- **ARTICLE**
—————
Steinberg is one of two portfolio managers who received and traded on inside information from Horvath, according to a filing by the U.S. Securities and Exchange Commission last month. Bloomberg News identified the second manager as Gabriel Plotkin.
SAC didn’t issue a statement when Horvath was charged in January 2012. The firm did defend Plotkin after Bloomberg News identified him, saying he did nothing wrong and built his career on legitimate research. Unlike Steinberg, Plotkin hasn’t been charged by the government.
Steinberg worked at SAC’s Sigma Capital Management unit and was one of 15 portfolio managers handling technology, media and telecommunications stocks before he was put on paid leave in September. He oversaw as much as $200 million in gross assets, a relatively small amount in a firm where some portfolio managers handle as much as $1 billion, according to the people, who asked not to be identified because they didn’t want to discuss their relationship with Steinberg or SAC publicly.
The son of a doctor, Steinberg grew up in Great Neck, a village on Long Island in New York, which is also Cohen’s hometown. After graduating in 1994 from the University of Wisconsin in Madison, Wisconsin, he worked at Wall Street research firm Sanford C. Bernstein before joining SAC at the age of 25.
At SAC, Steinberg was part of a group of former technology portfolio managers and analysts whose careers crossed paths at SAC during the late 1990s, when the hedge fund posted annual returns averaging almost 60 percent, and who have since been linked to the government investigation.
Around the time when he joined, SAC had about 50 employees managing about $450 million, mainly Cohen’s own money, and was starting to transition from a proprietary-trading firm to a hedge fund with outside clients. As part of the process, the firm was expanding its fundamental research and organizing money managers along industries, according to SAC marketing documents dated 2011.
Steinberg sat together with the other technology portfolio managers and analysts on a row in SAC’s former offices in the General Electric building in Stamford, where the hedge fund occupied a floor, according to two of the people.
The group included David Ganek, who around the turn of the century ran the largest technology-stock portfolio after Cohen, his analyst Anthony Chiasson, and portfolio manager Richard Grodin, who had joined SAC around the time Cohen started the firm, the people said. Richard Choo Beng Lee, a Malaysian-born, Duke University graduate, worked as analyst for Steinberg out of SAC’s west coast offices.
—————
- **DATA SHOWN**
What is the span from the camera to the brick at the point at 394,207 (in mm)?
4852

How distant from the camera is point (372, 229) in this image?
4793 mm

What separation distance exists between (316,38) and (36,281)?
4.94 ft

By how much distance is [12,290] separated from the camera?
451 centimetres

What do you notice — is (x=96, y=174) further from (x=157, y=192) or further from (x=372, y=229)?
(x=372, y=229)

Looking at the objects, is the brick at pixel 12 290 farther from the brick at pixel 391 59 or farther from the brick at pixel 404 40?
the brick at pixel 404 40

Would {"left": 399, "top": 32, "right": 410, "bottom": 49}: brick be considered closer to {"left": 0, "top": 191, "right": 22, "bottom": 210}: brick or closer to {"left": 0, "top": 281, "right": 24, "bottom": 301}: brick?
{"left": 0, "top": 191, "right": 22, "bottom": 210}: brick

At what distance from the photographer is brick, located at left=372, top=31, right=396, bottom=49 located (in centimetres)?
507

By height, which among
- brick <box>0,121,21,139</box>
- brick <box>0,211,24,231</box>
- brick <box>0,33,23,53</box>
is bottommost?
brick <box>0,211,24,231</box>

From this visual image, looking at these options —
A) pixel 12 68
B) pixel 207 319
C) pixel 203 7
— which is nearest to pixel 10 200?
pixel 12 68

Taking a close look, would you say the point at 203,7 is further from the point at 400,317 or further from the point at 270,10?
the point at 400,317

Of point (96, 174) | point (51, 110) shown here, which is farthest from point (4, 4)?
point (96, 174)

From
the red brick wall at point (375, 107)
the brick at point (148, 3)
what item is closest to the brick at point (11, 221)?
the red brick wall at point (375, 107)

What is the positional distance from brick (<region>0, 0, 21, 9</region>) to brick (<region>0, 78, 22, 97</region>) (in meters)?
—————
- **SHORT TASK 1**
According to the article about Steinberg, how much in gross assets did he oversee?
- **SHORT TASK 2**
Decide whether each statement below agrees with the article about Steinberg. Answer yes or no for each, and quote the words from the article that settle it.
(a) Plotkin has been charged by the government.
(b) Steinberg grew up in the same hometown as Cohen.
(c) Richard Choo Beng Lee worked out of SAC's offices in Stamford.

- **FULL OUTPUT 1**
As much as $200 million.

- **FULL OUTPUT 2**
(a) No: "Unlike Steinberg, Plotkin hasn’t been charged by the government."
(b) Yes: "Steinberg grew up in Great Neck, a village on Long Island in New York, which is also Cohen’s hometown."
(c) No: "worked as analyst for Steinberg out of SAC’s west coast offices."